SOURCE DATA section start

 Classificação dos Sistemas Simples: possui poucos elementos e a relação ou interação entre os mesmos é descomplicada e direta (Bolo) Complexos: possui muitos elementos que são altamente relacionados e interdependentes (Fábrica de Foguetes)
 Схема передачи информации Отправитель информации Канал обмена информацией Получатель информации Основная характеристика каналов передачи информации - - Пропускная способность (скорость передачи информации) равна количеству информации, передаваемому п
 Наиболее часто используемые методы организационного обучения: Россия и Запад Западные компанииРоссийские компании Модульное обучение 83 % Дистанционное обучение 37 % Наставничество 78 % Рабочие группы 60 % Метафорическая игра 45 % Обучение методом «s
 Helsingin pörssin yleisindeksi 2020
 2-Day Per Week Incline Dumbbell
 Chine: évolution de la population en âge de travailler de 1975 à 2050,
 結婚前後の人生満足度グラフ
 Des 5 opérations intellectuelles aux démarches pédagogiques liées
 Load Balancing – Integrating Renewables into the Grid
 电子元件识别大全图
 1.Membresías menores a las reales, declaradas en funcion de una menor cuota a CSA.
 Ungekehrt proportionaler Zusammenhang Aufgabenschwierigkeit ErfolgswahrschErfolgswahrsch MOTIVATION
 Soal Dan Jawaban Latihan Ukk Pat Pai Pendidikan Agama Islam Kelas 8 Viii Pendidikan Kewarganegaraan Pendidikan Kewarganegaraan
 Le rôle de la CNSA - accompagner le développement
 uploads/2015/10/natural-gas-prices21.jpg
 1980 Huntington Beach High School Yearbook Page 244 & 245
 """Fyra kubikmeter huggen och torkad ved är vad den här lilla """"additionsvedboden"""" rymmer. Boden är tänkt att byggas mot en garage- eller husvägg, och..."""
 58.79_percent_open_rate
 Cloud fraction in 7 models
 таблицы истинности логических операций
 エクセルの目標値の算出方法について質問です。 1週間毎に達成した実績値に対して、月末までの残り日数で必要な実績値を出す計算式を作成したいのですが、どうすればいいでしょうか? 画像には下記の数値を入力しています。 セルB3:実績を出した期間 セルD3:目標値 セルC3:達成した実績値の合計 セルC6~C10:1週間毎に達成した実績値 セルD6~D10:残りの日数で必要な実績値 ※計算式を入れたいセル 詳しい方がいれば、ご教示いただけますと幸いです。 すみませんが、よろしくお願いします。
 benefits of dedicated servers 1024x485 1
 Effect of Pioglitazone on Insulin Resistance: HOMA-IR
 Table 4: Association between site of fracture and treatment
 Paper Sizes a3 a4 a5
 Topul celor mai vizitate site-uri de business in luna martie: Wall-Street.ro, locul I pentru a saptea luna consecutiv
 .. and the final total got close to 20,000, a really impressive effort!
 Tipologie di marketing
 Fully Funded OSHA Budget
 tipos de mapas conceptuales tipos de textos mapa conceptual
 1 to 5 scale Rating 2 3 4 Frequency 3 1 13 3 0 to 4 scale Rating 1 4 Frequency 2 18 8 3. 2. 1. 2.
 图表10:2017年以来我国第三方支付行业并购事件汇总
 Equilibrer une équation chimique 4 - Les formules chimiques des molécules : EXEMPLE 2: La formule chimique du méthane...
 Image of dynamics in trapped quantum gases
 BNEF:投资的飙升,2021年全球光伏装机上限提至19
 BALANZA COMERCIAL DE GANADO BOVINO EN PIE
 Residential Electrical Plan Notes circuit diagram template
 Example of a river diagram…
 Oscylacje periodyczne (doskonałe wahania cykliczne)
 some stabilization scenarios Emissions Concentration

SOURCE DATA section end

## [TASK DETAILS]
Copy every record shown above, exactly and completely.

## [SOLUTION TO THIS TASK]
 Classificação dos Sistemas Simples: possui poucos elementos e a relação ou interação entre os mesmos é descomplicada e direta (Bolo) Complexos: possui muitos elementos que são altamente relacionados e interdependentes (Fábrica de Foguetes)
 Схема передачи информации Отправитель информации Канал обмена информацией Получатель информации Основная характеристика каналов передачи информации - - Пропускная способность (скорость передачи информации) равна количеству информации, передаваемому п
 Наиболее часто используемые методы организационного обучения: Россия и Запад Западные компанииРоссийские компании Модульное обучение 83 % Дистанционное обучение 37 % Наставничество 78 % Рабочие группы 60 % Метафорическая игра 45 % Обучение методом «s
 Helsingin pörssin yleisindeksi 2020
 2-Day Per Week Incline Dumbbell
 Chine: évolution de la population en âge de travailler de 1975 à 2050,
 結婚前後の人生満足度グラフ
 Des 5 opérations intellectuelles aux démarches pédagogiques liées
 Load Balancing – Integrating Renewables into the Grid
 电子元件识别大全图
 1.Membresías menores a las reales, declaradas en funcion de una menor cuota a CSA.
 Ungekehrt proportionaler Zusammenhang Aufgabenschwierigkeit ErfolgswahrschErfolgswahrsch MOTIVATION
 Soal Dan Jawaban Latihan Ukk Pat Pai Pendidikan Agama Islam Kelas 8 Viii Pendidikan Kewarganegaraan Pendidikan Kewarganegaraan
 Le rôle de la CNSA - accompagner le développement
 uploads/2015/10/natural-gas-prices21.jpg
 1980 Huntington Beach High School Yearbook Page 244 & 245
 """Fyra kubikmeter huggen och torkad ved är vad den här lilla """"additionsvedboden"""" rymmer. Boden är tänkt att byggas mot en garage- eller husvägg, och..."""
 58.79_percent_open_rate
 Cloud fraction in 7 models
 таблицы истинности логических операций
 エクセルの目標値の算出方法について質問です。 1週間毎に達成した実績値に対して、月末までの残り日数で必要な実績値を出す計算式を作成したいのですが、どうすればいいでしょうか? 画像には下記の数値を入力しています。 セルB3:実績を出した期間 セルD3:目標値 セルC3:達成した実績値の合計 セルC6~C10:1週間毎に達成した実績値 セルD6~D10:残りの日数で必要な実績値 ※計算式を入れたいセル 詳しい方がいれば、ご教示いただけますと幸いです。 すみませんが、よろしくお願いします。
 benefits of dedicated servers 1024x485 1
 Effect of Pioglitazone on Insulin Resistance: HOMA-IR
 Table 4: Association between site of fracture and treatment
 Paper Sizes a3 a4 a5
 Topul celor mai vizitate site-uri de business in luna martie: Wall-Street.ro, locul I pentru a saptea luna consecutiv
 .. and the final total got close to 20,000, a really impressive effort!
 Tipologie di marketing
 Fully Funded OSHA Budget
 tipos de mapas conceptuales tipos de textos mapa conceptual
 1 to 5 scale Rating 2 3 4 Frequency 3 1 13 3 0 to 4 scale Rating 1 4 Frequency 2 18 8 3. 2. 1. 2.
 图表10:2017年以来我国第三方支付行业并购事件汇总
 Equilibrer une équation chimique 4 - Les formules chimiques des molécules : EXEMPLE 2: La formule chimique du méthane...
 Image of dynamics in trapped quantum gases
 BNEF:投资的飙升,2021年全球光伏装机上限提至19
 BALANZA COMERCIAL DE GANADO BOVINO EN PIE
 Residential Electrical Plan Notes circuit diagram template
 Example of a river diagram…
 Oscylacje periodyczne (doskonałe wahania cykliczne)
 some stabilization scenarios Emissions Concentration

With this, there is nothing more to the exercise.